Lupita Nyong’o didn’t stop at the research grant. In July 2025, she partnered with U.S. lawmakers, including Congresswoman Shontel Brown, to introduce federal legislation demanding expanded fibroid research funding and better treatment access. The U-FIGHT Act specifically targets fibroids as a health priority, backed by personal testimony from America’s most recognizable Oscar winner. Her Capitol Hill appearance transformed the conversation from invisible women’s health into legislative action.

Black women face compounded disparities: fibroids appear earlier, grow larger, cause more severe symptoms, and result in significantly higher hospitalization and surgical intervention rates. Nyong’o’s advocacy centers on this inequity.

“Uterine fibroids have shaped the health experiences of far too many women—silently, painfully, and invisibly. This partnership is about shining a light on a condition that has gone unspoken for too long. It’s about funding solutions, driving innovation, and restoring quality of life to millions of women whose pain has been ignored or minimized.”

Lupita Nyong’o, Academy Award-winning Actress and Fibroids Advocate

What Happens When Women’s Pain Gets Finally Recognized

The ‘Make Fibroids Count’ campaign represents the moment when celebrity platform meets medical urgency. Nyong’o’s decision to go public wasn’t just personal healing. She weaponized her fame for systemic change. Women across social media shared their own stories. The silence broke. Influencers, athletes, activists all contributed to a conversation that medical institutions had ignored for decades. Venus Williams, the tennis legend, publicly joined the advocacy effort in response.

The psychological impact can’t be overstated. Thousands of women who suffered alone suddenly found representation, validation, and hope. Clinical research teams now had funding. Policymakers had data and celebrity testimony. Innovation labs received grant applications. One woman’s choice to stop hiding about her health triggered a ripple effect transforming American medicine.
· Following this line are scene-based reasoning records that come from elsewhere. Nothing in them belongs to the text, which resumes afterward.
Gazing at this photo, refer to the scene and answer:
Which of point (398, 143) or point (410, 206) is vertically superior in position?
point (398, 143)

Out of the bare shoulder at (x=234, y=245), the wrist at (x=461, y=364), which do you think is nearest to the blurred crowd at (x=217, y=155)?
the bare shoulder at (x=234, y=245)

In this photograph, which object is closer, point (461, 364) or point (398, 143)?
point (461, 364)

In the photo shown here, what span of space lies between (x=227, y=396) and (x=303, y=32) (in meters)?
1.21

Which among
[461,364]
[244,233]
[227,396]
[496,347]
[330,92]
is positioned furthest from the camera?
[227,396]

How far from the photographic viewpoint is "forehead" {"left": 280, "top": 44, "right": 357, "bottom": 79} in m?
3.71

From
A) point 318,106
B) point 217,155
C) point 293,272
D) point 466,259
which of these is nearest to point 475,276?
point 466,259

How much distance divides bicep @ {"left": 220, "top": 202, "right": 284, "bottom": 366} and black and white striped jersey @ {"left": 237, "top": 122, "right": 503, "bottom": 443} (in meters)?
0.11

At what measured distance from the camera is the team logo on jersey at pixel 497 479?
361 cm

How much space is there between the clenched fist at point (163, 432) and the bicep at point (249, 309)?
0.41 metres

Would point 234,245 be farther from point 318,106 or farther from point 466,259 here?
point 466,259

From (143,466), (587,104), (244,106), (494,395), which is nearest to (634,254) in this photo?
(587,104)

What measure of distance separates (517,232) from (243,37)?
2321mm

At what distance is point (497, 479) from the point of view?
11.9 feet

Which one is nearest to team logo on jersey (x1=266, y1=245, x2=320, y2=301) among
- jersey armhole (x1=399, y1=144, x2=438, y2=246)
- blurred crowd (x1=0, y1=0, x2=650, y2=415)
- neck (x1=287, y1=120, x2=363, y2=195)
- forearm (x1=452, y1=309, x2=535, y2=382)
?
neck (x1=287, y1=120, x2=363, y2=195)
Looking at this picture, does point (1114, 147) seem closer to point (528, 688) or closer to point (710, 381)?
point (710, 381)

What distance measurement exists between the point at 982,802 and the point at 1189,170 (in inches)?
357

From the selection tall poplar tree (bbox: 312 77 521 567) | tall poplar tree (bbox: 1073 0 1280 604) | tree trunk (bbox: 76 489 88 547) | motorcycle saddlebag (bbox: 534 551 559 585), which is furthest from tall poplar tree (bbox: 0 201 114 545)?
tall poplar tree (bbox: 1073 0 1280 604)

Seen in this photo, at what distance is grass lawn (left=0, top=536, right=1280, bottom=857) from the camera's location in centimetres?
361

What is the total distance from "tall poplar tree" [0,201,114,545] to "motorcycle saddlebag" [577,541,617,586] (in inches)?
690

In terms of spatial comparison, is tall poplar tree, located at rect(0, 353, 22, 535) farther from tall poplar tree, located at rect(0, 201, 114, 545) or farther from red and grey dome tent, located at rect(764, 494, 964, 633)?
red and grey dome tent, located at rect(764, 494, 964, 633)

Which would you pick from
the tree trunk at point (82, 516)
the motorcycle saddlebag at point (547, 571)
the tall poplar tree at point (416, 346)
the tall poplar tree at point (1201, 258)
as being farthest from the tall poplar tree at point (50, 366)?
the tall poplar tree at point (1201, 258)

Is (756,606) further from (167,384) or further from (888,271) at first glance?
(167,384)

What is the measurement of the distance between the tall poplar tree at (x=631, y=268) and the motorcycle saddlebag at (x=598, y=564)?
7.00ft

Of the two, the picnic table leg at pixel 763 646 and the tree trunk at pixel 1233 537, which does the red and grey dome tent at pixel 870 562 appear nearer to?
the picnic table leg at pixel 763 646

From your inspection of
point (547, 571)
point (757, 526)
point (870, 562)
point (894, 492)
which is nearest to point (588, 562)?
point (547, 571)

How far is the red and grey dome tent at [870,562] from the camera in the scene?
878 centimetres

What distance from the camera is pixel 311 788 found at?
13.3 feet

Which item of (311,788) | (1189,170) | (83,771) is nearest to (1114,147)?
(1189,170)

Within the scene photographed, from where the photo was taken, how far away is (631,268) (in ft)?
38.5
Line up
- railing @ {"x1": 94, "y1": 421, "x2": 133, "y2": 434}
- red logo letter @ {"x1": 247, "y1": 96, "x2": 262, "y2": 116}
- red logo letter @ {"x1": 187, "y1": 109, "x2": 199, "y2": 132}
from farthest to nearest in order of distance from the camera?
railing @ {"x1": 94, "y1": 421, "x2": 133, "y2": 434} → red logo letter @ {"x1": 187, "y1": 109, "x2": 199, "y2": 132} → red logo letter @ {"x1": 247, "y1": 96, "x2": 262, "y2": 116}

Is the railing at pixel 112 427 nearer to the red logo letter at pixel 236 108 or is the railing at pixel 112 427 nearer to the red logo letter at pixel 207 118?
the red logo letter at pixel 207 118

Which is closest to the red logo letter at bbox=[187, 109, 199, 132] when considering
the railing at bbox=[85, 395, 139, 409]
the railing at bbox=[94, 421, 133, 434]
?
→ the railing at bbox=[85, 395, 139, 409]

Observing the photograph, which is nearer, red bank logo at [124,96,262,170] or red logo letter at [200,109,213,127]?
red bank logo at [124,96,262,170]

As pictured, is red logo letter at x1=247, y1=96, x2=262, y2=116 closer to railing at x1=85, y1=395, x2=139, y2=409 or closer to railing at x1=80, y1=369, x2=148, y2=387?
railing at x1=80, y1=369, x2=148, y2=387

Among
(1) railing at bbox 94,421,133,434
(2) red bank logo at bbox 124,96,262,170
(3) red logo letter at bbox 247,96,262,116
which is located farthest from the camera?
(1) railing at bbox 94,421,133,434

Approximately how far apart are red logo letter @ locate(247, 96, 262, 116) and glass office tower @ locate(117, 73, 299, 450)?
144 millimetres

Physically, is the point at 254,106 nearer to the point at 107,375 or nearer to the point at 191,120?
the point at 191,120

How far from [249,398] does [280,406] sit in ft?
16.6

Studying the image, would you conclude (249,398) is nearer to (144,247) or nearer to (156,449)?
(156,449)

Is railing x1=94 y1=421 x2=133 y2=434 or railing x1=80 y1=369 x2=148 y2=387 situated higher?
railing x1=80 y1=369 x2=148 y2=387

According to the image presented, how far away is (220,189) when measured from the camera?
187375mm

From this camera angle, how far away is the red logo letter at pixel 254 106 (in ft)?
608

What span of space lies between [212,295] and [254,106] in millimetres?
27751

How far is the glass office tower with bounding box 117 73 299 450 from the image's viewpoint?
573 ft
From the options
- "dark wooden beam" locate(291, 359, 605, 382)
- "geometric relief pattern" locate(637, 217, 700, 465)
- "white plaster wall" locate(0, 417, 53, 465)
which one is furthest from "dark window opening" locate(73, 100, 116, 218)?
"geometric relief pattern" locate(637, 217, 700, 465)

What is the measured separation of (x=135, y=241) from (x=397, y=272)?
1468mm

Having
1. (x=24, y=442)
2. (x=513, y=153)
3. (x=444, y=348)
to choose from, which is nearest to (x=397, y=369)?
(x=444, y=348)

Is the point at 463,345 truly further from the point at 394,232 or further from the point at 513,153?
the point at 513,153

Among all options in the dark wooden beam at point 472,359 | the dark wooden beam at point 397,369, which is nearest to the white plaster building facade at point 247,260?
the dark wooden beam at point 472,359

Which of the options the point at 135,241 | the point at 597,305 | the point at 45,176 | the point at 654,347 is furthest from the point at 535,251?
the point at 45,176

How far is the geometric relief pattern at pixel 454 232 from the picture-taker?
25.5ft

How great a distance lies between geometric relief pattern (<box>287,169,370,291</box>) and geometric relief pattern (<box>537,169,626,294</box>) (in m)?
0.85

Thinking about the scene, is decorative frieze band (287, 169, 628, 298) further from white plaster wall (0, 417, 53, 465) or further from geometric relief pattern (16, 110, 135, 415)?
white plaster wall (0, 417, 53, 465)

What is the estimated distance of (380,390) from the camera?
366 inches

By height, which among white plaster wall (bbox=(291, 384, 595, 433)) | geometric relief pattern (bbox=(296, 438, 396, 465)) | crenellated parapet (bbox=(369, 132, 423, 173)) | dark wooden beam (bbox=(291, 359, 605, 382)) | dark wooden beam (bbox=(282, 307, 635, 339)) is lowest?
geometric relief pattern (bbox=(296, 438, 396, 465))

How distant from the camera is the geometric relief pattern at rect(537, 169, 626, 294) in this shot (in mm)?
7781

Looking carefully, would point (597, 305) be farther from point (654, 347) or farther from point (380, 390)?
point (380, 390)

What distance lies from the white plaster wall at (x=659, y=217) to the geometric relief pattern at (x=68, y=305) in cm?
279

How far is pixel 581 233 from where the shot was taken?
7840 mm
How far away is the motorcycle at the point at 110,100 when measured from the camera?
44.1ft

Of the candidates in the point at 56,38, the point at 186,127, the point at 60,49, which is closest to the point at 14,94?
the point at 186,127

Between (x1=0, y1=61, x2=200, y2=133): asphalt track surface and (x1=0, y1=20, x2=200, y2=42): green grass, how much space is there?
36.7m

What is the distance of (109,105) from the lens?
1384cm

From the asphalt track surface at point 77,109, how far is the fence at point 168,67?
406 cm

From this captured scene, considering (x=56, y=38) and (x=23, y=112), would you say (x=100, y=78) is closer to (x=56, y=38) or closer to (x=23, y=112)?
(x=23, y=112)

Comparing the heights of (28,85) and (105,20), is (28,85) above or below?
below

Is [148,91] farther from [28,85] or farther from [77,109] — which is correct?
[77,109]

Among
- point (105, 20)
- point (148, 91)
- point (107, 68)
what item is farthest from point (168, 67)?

What Does the Future Hold for Millions Suffering in Silence?

Will the FWH x Lupita Nyong’o Uterine Fibroid Grant finally produce breakthroughs in minimally-invasive treatments? Can federal legislation like the U-FIGHT Act secure sustained research funding? Does ‘Make Fibroids Count’ inspire other celebrities to weaponize their platforms for underfunded health conditions? The answers depend on momentum, sustained attention, and resources. Lupita Nyong’o transformed a 12-year personal medical crisis into a movement demanding that women’s bodies, women’s pain, and women’s health matter enough to cure, not just manage.